**EXERCISE INSTRUCTIONS**
Everything from the first line of the material below through the line containing "resting: 6%" must be retyped exactly, and nothing past it.
******
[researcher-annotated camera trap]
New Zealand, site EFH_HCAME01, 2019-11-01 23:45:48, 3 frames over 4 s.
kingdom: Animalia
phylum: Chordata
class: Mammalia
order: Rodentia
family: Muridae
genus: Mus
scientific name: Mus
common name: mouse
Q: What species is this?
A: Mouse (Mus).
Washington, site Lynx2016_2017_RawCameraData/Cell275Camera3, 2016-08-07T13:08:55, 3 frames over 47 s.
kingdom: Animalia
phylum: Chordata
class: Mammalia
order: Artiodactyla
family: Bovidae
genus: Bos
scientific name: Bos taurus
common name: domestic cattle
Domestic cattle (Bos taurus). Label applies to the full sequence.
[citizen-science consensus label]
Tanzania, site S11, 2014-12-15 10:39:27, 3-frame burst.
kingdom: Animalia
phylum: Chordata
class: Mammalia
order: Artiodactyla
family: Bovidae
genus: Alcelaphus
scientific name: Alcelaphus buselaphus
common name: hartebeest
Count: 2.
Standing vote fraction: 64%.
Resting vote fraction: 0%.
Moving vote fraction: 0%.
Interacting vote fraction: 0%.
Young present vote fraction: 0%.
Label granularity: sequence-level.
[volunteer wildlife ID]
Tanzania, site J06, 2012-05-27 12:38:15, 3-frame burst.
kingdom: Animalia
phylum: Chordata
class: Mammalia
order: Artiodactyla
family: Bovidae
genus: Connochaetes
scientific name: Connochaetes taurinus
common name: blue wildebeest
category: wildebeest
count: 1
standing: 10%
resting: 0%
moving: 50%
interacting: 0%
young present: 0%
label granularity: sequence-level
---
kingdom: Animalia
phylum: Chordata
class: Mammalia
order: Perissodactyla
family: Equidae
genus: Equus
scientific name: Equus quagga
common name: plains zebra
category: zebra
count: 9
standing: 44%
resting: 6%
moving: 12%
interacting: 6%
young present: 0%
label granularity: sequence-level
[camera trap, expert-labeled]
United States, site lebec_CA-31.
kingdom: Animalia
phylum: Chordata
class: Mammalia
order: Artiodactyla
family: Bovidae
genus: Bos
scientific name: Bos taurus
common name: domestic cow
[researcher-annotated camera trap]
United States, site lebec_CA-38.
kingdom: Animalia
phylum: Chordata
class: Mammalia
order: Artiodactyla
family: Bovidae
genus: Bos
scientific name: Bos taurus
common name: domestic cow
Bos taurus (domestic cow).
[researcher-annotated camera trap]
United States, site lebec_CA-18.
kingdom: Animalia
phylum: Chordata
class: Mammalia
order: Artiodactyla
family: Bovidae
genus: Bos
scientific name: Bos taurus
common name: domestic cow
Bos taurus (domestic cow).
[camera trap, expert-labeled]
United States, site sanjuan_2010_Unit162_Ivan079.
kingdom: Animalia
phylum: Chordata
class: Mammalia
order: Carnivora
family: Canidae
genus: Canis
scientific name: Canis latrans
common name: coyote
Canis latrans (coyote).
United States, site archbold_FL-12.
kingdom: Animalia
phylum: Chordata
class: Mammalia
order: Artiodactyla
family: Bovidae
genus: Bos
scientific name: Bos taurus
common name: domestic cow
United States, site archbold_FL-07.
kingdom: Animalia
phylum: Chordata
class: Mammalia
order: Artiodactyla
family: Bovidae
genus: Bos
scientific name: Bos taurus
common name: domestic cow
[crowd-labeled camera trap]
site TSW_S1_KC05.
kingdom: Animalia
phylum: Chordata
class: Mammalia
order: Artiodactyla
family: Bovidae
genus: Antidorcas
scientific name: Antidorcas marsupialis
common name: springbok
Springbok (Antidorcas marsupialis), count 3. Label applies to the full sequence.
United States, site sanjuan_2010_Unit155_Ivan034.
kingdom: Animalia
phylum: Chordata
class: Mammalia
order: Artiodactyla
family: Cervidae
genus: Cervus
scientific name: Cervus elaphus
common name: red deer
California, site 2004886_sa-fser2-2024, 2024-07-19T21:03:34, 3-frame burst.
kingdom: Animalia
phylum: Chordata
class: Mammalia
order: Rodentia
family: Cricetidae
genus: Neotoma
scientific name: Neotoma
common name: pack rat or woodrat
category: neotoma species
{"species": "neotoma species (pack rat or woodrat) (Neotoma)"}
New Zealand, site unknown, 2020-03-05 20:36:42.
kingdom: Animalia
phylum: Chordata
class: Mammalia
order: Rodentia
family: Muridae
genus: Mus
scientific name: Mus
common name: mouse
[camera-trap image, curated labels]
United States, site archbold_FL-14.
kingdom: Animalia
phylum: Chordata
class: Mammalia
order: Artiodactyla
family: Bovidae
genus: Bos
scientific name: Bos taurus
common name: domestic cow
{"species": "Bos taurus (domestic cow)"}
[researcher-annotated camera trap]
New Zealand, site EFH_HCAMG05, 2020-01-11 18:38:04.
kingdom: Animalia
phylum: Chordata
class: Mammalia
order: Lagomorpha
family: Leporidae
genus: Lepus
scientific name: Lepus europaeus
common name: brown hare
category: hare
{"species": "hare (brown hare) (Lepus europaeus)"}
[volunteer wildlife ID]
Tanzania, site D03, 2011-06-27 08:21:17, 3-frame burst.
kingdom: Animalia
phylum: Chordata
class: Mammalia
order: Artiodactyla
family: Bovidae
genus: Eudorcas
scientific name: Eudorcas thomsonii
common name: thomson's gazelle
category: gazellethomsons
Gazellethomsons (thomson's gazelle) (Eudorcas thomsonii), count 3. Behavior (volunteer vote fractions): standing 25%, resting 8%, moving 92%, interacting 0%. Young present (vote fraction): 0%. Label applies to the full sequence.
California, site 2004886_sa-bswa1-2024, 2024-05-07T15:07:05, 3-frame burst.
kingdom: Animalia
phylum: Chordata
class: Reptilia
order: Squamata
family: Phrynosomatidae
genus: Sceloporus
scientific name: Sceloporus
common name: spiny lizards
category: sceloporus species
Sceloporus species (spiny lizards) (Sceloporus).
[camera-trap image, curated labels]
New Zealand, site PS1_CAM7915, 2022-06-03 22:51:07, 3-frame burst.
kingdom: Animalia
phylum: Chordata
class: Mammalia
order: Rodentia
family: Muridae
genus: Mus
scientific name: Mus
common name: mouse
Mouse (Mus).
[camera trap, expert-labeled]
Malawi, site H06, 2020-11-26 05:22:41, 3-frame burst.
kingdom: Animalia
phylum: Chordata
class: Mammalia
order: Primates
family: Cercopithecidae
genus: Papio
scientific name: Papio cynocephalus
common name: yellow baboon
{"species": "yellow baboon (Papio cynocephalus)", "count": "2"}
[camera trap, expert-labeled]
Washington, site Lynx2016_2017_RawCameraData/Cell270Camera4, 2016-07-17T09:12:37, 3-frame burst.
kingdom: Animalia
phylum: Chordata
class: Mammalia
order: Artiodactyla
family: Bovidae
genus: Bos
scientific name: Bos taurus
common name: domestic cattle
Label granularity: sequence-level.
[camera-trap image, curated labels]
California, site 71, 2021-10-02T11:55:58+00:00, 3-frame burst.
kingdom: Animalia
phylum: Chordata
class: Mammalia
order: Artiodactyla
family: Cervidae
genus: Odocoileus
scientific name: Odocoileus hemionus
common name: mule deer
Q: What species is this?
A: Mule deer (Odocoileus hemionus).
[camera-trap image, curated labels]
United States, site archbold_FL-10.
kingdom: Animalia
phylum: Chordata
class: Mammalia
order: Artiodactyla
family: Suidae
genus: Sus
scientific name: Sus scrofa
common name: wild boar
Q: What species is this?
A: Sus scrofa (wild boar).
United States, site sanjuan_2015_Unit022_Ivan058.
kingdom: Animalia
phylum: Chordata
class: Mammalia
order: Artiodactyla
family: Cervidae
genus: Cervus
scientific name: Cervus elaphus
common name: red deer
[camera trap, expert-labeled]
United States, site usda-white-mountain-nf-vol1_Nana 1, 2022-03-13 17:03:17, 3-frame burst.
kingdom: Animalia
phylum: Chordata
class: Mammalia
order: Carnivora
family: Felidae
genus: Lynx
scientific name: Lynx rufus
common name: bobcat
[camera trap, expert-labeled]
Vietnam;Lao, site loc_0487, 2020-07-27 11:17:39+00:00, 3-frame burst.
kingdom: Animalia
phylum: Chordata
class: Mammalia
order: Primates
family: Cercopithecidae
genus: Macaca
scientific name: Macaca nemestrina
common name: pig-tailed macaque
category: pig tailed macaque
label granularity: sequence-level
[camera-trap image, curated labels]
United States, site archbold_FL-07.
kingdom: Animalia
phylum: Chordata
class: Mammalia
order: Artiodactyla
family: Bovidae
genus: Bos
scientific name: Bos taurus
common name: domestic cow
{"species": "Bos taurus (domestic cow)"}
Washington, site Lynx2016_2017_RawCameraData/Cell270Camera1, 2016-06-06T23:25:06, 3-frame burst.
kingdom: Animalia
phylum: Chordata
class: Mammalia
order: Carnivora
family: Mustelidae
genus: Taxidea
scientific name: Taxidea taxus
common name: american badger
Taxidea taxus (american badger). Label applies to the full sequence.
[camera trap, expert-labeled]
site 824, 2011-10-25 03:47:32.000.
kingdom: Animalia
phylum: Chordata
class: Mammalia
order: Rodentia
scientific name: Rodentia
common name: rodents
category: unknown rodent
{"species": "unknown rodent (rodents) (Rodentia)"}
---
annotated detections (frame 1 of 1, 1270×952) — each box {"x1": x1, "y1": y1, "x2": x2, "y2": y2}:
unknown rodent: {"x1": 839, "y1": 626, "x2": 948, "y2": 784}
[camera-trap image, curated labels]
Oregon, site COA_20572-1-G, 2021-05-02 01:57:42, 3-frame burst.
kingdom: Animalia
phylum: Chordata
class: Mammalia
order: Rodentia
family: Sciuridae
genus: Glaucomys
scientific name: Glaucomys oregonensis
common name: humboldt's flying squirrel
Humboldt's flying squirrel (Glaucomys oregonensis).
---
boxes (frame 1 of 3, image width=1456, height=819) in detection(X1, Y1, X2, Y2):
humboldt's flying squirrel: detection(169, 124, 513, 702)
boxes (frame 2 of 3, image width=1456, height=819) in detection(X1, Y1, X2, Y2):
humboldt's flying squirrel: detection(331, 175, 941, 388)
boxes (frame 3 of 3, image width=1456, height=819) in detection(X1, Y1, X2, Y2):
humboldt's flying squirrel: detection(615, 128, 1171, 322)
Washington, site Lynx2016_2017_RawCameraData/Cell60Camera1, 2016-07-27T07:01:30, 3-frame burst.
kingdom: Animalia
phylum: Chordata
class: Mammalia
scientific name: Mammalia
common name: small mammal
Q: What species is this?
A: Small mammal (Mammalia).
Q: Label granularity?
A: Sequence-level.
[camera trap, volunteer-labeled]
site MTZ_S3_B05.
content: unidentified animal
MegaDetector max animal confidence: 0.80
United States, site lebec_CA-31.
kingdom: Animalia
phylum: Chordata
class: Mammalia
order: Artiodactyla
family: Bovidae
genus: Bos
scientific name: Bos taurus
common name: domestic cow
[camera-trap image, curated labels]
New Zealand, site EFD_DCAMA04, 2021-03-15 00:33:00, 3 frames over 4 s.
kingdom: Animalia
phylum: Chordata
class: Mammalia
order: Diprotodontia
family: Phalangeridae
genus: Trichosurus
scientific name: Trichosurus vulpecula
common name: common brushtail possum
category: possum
******
**ANSWER FOR THE TASK**
[researcher-annotated camera trap]
New Zealand, site EFH_HCAME01, 2019-11-01 23:45:48, 3 frames over 4 s.
kingdom: Animalia
phylum: Chordata
class: Mammalia
order: Rodentia
family: Muridae
genus: Mus
scientific name: Mus
common name: mouse
Q: What species is this?
A: Mouse (Mus).
Washington, site Lynx2016_2017_RawCameraData/Cell275Camera3, 2016-08-07T13:08:55, 3 frames over 47 s.
kingdom: Animalia
phylum: Chordata
class: Mammalia
order: Artiodactyla
family: Bovidae
genus: Bos
scientific name: Bos taurus
common name: domestic cattle
Domestic cattle (Bos taurus). Label applies to the full sequence.
[citizen-science consensus label]
Tanzania, site S11, 2014-12-15 10:39:27, 3-frame burst.
kingdom: Animalia
phylum: Chordata
class: Mammalia
order: Artiodactyla
family: Bovidae
genus: Alcelaphus
scientific name: Alcelaphus buselaphus
common name: hartebeest
Count: 2.
Standing vote fraction: 64%.
Resting vote fraction: 0%.
Moving vote fraction: 0%.
Interacting vote fraction: 0%.
Young present vote fraction: 0%.
Label granularity: sequence-level.
[volunteer wildlife ID]
Tanzania, site J06, 2012-05-27 12:38:15, 3-frame burst.
kingdom: Animalia
phylum: Chordata
class: Mammalia
order: Artiodactyla
family: Bovidae
genus: Connochaetes
scientific name: Connochaetes taurinus
common name: blue wildebeest
category: wildebeest
count: 1
standing: 10%
resting: 0%
moving: 50%
interacting: 0%
young present: 0%
label granularity: sequence-level
---
kingdom: Animalia
phylum: Chordata
class: Mammalia
order: Perissodactyla
family: Equidae
genus: Equus
scientific name: Equus quagga
common name: plains zebra
category: zebra
count: 9
standing: 44%
resting: 6%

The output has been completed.